• How to complete this task:
From the first line through the line containing "Overexpression of Neur", transcribe the records exactly and include no other lines.

• Task data:
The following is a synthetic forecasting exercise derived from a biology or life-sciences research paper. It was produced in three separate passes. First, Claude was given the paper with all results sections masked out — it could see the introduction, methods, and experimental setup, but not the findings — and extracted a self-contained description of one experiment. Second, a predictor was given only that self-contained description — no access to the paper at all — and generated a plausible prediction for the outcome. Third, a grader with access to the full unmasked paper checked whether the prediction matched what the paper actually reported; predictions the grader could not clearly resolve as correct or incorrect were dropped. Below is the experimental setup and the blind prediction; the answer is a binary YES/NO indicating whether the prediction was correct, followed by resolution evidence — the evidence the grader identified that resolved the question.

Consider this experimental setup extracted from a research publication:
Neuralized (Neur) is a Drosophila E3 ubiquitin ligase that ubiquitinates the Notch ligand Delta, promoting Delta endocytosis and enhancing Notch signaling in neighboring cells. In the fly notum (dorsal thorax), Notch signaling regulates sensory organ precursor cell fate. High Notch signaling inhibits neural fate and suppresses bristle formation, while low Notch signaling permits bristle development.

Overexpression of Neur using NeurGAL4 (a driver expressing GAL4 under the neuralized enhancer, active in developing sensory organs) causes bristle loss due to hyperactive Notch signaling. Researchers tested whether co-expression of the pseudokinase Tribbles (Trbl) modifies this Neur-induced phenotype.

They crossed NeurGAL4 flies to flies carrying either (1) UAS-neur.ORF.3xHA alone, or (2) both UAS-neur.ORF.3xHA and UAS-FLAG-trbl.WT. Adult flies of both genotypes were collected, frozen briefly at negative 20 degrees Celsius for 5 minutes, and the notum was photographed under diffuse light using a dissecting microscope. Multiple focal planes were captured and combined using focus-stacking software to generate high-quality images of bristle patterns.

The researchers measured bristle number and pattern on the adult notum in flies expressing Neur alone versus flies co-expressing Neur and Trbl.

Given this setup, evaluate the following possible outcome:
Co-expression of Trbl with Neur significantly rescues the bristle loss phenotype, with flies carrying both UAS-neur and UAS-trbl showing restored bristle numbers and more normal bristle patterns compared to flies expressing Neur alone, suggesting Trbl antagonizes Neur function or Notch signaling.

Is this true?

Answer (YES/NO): YES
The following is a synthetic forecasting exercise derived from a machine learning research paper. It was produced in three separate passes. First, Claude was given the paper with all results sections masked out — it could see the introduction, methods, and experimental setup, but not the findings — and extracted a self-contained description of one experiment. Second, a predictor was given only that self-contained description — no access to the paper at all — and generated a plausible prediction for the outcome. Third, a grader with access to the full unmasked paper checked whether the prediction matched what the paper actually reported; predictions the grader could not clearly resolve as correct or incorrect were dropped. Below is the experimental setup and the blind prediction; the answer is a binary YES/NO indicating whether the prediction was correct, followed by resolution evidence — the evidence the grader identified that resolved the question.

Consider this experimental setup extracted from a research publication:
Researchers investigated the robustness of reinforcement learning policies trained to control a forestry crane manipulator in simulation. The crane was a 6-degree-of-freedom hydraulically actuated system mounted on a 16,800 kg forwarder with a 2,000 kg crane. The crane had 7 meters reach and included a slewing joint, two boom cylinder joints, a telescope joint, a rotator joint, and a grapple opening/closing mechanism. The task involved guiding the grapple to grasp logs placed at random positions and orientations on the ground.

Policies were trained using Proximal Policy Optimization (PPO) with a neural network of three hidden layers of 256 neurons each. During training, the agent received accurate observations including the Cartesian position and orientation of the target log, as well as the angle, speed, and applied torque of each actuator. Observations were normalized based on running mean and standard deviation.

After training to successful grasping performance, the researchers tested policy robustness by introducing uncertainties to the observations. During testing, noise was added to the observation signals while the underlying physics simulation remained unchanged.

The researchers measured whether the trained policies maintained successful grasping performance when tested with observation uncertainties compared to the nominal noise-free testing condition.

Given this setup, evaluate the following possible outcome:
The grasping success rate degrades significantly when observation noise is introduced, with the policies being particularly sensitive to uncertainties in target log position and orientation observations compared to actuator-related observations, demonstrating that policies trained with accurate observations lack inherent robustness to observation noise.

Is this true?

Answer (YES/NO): NO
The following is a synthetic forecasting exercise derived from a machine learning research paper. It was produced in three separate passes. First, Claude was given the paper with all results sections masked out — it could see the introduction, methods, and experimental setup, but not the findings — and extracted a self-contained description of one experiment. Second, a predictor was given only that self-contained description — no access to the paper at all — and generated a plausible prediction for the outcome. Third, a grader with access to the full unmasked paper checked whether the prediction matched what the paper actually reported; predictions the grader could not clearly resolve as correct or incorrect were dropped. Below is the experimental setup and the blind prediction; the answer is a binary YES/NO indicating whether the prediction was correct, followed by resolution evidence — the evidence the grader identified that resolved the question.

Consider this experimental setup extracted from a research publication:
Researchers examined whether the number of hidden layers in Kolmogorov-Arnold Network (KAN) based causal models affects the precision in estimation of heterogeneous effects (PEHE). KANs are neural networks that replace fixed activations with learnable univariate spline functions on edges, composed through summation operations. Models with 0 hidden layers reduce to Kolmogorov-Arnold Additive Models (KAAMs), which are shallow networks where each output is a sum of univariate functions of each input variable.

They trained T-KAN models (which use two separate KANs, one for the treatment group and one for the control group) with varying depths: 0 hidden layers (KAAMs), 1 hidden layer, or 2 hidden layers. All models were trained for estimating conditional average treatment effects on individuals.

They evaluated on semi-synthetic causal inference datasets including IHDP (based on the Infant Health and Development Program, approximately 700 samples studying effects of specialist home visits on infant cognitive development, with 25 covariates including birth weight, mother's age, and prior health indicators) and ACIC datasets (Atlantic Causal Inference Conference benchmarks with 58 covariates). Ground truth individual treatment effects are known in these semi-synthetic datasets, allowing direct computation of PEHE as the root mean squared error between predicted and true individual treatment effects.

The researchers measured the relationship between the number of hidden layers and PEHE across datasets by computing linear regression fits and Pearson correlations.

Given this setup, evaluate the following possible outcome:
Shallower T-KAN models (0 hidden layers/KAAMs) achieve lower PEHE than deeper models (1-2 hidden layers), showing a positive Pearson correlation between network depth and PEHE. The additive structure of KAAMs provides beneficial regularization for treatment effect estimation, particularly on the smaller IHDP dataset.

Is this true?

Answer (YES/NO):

• Response below:
The following is a synthetic forecasting exercise derived from a biology or life-sciences research paper. It was produced in three separate passes. First, Claude was given the paper with all results sections masked out — it could see the introduction, methods, and experimental setup, but not the findings — and extracted a self-contained description of one experiment. Second, a predictor was given only that self-contained description — no access to the paper at all — and generated a plausible prediction for the outcome. Third, a grader with access to the full unmasked paper checked whether the prediction matched what the paper actually reported; predictions the grader could not clearly resolve as correct or incorrect were dropped. Below is the experimental setup and the blind prediction; the answer is a binary YES/NO indicating whether the prediction was correct, followed by resolution evidence — the evidence the grader identified that resolved the question.

Consider this experimental setup extracted from a research publication:
Neuralized (Neur) is a Drosophila E3 ubiquitin ligase that ubiquitinates the Notch ligand Delta, promoting Delta endocytosis and enhancing Notch signaling in neighboring cells. In the fly notum (dorsal thorax), Notch signaling regulates sensory organ precursor cell fate. High Notch signaling inhibits neural fate and suppresses bristle formation, while low Notch signaling permits bristle development.

Overexpression of Neur using NeurGAL4 (a driver expressing GAL4 under the neuralized enhancer, active in developing sensory organs) causes bristle loss due to hyperactive Notch signaling. Researchers tested whether co-expression of the pseudokinase Tribbles (Trbl) modifies this Neur-induced phenotype.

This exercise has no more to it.